### [Material for this exercise]
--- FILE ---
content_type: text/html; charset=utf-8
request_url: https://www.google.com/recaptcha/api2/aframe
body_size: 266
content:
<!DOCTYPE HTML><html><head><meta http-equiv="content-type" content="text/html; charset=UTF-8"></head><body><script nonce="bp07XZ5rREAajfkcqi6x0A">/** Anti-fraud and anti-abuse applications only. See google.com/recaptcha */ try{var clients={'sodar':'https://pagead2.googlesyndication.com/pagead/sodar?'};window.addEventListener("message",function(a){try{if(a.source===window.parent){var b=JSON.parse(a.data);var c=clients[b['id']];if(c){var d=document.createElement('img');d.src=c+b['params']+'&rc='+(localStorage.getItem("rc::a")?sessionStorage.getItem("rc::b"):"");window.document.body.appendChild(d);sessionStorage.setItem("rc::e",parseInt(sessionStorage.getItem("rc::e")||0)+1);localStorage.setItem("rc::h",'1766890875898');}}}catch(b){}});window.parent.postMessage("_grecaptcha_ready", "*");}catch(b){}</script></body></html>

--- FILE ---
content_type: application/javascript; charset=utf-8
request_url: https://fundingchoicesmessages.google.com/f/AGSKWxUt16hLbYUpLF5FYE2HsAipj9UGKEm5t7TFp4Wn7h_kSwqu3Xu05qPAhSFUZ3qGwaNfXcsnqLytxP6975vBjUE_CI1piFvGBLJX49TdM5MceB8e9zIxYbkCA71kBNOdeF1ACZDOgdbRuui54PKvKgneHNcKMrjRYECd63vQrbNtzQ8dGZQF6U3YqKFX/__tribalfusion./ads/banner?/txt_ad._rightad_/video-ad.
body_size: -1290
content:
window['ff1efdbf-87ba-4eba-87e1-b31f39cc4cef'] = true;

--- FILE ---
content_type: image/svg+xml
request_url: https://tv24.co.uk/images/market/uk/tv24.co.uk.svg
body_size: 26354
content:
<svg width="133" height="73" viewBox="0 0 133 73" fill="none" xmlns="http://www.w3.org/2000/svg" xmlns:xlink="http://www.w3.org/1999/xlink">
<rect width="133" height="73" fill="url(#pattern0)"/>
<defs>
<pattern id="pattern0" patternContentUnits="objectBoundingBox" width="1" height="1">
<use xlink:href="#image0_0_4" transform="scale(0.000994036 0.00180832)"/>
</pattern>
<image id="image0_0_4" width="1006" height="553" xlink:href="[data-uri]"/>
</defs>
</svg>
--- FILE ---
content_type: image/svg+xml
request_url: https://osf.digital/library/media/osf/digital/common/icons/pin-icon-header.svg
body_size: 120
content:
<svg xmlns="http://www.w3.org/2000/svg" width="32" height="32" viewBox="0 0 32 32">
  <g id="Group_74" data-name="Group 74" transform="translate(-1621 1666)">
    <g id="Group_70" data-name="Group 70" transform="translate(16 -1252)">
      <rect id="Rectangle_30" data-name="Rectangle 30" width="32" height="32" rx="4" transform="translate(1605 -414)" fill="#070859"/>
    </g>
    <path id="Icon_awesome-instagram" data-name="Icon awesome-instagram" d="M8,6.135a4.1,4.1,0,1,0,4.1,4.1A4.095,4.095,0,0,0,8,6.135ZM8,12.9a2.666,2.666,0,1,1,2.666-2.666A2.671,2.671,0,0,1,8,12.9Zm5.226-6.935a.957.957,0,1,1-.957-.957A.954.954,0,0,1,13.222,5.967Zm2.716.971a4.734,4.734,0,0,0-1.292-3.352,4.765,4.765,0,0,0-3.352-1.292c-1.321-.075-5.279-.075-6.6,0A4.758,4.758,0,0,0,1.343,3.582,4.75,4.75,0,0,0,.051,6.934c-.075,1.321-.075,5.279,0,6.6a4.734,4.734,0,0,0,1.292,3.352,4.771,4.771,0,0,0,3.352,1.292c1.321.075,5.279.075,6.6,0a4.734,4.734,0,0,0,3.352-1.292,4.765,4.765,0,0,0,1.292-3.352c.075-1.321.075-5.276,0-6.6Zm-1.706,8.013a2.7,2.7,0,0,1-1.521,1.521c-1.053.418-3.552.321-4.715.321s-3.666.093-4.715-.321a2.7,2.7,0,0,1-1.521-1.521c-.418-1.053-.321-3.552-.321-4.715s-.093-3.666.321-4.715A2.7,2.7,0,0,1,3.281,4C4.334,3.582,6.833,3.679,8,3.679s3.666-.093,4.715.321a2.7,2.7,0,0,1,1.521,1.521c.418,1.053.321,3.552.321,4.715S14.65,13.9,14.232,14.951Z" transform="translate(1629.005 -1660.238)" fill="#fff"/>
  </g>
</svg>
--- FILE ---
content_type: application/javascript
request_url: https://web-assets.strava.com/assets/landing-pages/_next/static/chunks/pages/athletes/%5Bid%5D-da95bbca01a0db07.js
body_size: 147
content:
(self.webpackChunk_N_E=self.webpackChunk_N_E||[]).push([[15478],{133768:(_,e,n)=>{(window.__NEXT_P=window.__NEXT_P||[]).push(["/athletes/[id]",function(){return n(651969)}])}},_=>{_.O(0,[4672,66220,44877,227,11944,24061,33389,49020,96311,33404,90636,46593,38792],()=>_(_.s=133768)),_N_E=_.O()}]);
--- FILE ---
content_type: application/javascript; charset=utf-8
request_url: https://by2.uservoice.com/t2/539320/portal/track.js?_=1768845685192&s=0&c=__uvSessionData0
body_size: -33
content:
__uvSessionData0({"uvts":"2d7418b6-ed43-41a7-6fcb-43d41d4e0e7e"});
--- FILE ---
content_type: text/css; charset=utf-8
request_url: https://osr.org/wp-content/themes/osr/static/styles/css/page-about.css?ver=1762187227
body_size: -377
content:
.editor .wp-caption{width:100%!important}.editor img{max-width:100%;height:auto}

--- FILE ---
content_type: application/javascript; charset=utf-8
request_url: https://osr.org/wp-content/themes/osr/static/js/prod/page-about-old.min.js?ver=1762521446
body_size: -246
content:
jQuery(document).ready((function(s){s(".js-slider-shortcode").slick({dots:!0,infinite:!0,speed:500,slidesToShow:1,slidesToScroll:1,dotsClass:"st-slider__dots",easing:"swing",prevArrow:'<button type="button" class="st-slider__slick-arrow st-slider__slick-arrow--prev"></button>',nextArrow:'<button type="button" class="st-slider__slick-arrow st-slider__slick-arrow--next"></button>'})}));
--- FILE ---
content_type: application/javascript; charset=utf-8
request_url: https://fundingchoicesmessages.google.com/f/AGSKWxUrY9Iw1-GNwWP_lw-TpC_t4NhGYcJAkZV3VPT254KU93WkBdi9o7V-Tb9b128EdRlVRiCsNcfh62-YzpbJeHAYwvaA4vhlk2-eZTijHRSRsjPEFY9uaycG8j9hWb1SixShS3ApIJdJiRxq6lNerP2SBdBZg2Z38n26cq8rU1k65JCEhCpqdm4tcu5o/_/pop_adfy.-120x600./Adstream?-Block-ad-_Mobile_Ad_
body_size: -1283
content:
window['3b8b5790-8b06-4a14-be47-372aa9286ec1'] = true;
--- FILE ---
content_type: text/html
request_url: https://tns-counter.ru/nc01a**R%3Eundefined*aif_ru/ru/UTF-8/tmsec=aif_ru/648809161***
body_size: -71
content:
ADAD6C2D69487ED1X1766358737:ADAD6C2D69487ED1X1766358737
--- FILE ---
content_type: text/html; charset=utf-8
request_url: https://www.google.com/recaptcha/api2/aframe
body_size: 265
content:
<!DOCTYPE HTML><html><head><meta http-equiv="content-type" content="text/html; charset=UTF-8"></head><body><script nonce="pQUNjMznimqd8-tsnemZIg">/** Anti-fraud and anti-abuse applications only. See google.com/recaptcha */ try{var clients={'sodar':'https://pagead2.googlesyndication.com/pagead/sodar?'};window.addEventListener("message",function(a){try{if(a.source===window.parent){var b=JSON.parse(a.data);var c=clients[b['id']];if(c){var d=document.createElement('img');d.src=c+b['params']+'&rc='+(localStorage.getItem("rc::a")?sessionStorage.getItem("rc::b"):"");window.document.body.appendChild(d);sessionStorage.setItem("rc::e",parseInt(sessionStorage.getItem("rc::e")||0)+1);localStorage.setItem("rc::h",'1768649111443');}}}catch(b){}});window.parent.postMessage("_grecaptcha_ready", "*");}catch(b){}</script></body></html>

### [What the exercise asks]
The lines to copy are those above that contain "rect".

### [Finished exercise]
<rect width="133" height="73" fill="url(#pattern0)"/>
      <rect id="Rectangle_30" data-name="Rectangle 30" width="32" height="32" rx="4" transform="translate(1605 -414)" fill="#070859"/>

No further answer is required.